[Exercise instructions]
Reproduce all of the data below line for line, changing nothing.
+++ Data section
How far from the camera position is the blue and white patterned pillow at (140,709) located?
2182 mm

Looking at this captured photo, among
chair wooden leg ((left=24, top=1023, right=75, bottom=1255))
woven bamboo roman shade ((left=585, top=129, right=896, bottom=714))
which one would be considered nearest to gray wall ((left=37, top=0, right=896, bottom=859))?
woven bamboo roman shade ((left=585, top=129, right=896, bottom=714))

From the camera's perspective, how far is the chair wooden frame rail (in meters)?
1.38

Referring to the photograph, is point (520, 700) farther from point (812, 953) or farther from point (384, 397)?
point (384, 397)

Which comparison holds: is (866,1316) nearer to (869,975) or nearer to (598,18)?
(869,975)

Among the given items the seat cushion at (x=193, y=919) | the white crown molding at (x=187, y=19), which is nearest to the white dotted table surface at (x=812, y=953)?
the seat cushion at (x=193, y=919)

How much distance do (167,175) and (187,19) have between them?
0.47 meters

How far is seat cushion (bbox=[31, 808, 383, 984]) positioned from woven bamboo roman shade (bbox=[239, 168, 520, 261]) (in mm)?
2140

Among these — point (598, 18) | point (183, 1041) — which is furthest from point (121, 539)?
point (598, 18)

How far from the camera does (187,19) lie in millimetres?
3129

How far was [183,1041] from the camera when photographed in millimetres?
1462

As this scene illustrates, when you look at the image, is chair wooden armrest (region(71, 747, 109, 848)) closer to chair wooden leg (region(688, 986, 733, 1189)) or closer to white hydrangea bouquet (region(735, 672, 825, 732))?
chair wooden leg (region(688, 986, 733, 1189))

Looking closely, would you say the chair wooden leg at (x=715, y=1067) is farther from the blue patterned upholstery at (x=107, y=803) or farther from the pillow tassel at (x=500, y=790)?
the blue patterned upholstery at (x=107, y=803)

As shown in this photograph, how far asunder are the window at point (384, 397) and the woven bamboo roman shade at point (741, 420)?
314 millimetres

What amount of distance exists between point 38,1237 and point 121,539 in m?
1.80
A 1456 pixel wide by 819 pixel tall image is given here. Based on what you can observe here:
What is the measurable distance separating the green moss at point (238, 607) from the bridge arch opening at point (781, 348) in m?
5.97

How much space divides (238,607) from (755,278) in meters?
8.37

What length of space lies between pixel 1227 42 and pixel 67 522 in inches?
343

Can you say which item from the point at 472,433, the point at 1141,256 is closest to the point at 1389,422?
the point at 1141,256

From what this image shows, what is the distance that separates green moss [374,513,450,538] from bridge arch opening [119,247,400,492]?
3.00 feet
++++++
[Response to the exercise]
How far from the camera position is the blue and white patterned pillow at (140,709) located?
2182 mm

Looking at this captured photo, among
chair wooden leg ((left=24, top=1023, right=75, bottom=1255))
woven bamboo roman shade ((left=585, top=129, right=896, bottom=714))
which one would be considered nearest to gray wall ((left=37, top=0, right=896, bottom=859))?
woven bamboo roman shade ((left=585, top=129, right=896, bottom=714))

From the camera's perspective, how far is the chair wooden frame rail (in meters)?
1.38

Referring to the photograph, is point (520, 700) farther from point (812, 953) or farther from point (384, 397)?
point (384, 397)

Which comparison holds: is (866,1316) nearer to (869,975) or nearer to (598,18)?
(869,975)

Among the given items the seat cushion at (x=193, y=919) | the white crown molding at (x=187, y=19), which is nearest to the white dotted table surface at (x=812, y=953)?
the seat cushion at (x=193, y=919)

How much distance do (167,175) and (187,19) have between them?
0.47 meters

How far is seat cushion (bbox=[31, 808, 383, 984]) positioned from woven bamboo roman shade (bbox=[239, 168, 520, 261]) (in mm)?
2140

Among these — point (598, 18) | point (183, 1041) — which is furthest from point (121, 539)?
point (598, 18)

How far from the camera does (187,19) lie in millimetres?
3129

How far was [183,1041] from the camera when photographed in millimetres?
1462

As this scene illustrates, when you look at the image, is chair wooden armrest (region(71, 747, 109, 848)) closer to chair wooden leg (region(688, 986, 733, 1189)) or closer to white hydrangea bouquet (region(735, 672, 825, 732))?
chair wooden leg (region(688, 986, 733, 1189))

Looking closely, would you say the chair wooden leg at (x=715, y=1067) is farther from the blue patterned upholstery at (x=107, y=803) or farther from the pillow tassel at (x=500, y=790)?
the blue patterned upholstery at (x=107, y=803)

As shown in this photograph, how far asunder are the window at point (384, 397) and the woven bamboo roman shade at point (741, 420)?
314 millimetres

What amount of distance exists between point 38,1237 and point 121,539 in m?
1.80
A 1456 pixel wide by 819 pixel tall image is given here. Based on what you can observe here:
What is the measurable distance separating the green moss at point (238, 607) from the bridge arch opening at point (781, 348) in m?
5.97

How much space divides (238,607) from (755,278) in meters?
8.37

What length of space lies between pixel 1227 42 and pixel 67 522 in inches?
343

Can you say which item from the point at 472,433, the point at 1141,256 is closest to the point at 1389,422?
the point at 1141,256

From what this image shows, what is the distance that separates green moss [374,513,450,538] from bridge arch opening [119,247,400,492]?
3.00 feet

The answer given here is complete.